In this case the subject is a Clydeside welder turned 1960s folksinger, who then became a comedian notorious for his outrageous material — the quintessential Connolly joke is about the wife murdered by her husband and buried with her bottom sticking out of the ground so that he has somewhere to park his bike — and is now court jester to Hollywood's 'A' list. He was also deserted in childhood by his mother, sexually abused — mutual masturbation by implication — by his father at around puberty, and as an adult became an alcoholic, a drug abuser and prone to physical violence, before eventually straightening Out. In a husband, this sounds like the makings of hell, although the author offers tittle clue to her marital emotions, but to a biographer and to a therapist it should be pure gold. The question is how to handle it in a book, in particular whether to whip or be whipped.

As author, Pamela Stephenson superficially seems to opt for showbiz masochism. Hollywood names are dropped in snobbish abandon to illustrate his rise 'from tenement to "tinsel town" in five extraordinary decades'. Faults are lovable, failure a step forward, and no success is small. 'As a result of Pocahontas and Muppets' Treasure Island', she writes of his roles in two cartoon films, 'Billy has become a firm favourite of six-year-olds around the world.' Against this sugary backdrop, his manager's cold character assessment comes as a shock: 'He's the most gregarious person I've ever met ... yet he barely has a friend in the world, and sits alone in his hotel room.'

The underlying structure, however, comes from Stephenson as therapist, and here she takes firm control, briskly explaining his behaviour in passages such as this:

He does not process information the same way that many others do. Psychologists currently ascribe diagnoses such as 'Attention Deficit Disorder' or 'Learning Disability' to such a way of thinking ,.. In addition to having a learning difference, however, Billy is and was a poet and a dreamer, as well as a person suffering from past and present trauma.

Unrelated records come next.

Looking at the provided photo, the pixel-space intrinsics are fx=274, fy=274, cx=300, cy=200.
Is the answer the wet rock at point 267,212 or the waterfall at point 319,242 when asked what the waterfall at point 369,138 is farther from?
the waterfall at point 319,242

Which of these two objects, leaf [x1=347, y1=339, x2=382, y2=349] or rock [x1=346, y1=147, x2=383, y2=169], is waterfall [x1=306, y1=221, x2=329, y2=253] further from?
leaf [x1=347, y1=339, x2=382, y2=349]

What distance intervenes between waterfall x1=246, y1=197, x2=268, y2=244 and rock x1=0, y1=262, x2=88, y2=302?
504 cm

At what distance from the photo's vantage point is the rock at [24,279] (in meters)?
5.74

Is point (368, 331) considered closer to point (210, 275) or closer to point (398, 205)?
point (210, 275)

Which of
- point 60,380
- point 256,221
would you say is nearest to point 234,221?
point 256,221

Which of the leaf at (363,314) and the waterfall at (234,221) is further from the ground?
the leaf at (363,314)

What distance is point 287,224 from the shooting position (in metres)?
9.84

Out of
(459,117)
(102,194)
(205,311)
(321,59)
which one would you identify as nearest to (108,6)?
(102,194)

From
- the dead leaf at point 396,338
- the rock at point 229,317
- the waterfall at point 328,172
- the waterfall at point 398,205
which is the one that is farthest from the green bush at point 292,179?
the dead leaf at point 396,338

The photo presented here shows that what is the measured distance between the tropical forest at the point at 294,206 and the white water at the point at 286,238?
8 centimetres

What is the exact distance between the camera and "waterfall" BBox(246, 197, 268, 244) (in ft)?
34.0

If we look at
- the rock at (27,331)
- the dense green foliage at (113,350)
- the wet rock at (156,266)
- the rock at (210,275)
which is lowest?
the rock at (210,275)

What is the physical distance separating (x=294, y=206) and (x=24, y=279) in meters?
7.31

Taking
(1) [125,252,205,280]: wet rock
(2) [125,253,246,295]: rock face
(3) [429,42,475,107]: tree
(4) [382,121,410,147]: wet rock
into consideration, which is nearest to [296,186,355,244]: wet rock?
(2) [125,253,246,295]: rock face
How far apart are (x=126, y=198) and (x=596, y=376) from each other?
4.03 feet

Inevitably, this approach leads everything back to the childhood scars, but at the cost of leaving the 'poet and dreamer' (if that is what she really means) unexplored. Watching him perform, she exclaims, 'there is always such a peace for him out there in that spotlight, probably the only place he's truly happy', but the key to his manic, liberating, occasionally tedious, stage performances, and the moving, untrained film roles, as in Mrs Brown, remains hidden.

The drawback to the therapeutic vision is that it turns the subject into a victim rather than an autonomous, creative being. Thus there are only bland references to the pain his truncated emotional development has caused others, some throwaway remarks about his tortured religious feelings, and a screaming silence about what it is like to live with him. Had she exhibited his destructive side, given something more of herself, and set all this against the clowning, clamorous figure on stage, a truly moving, Gothic portrait of a sacred monster might have emerged to illuminate his wayward genius. But to do so would have required a biographer crueller than a caring wife should be.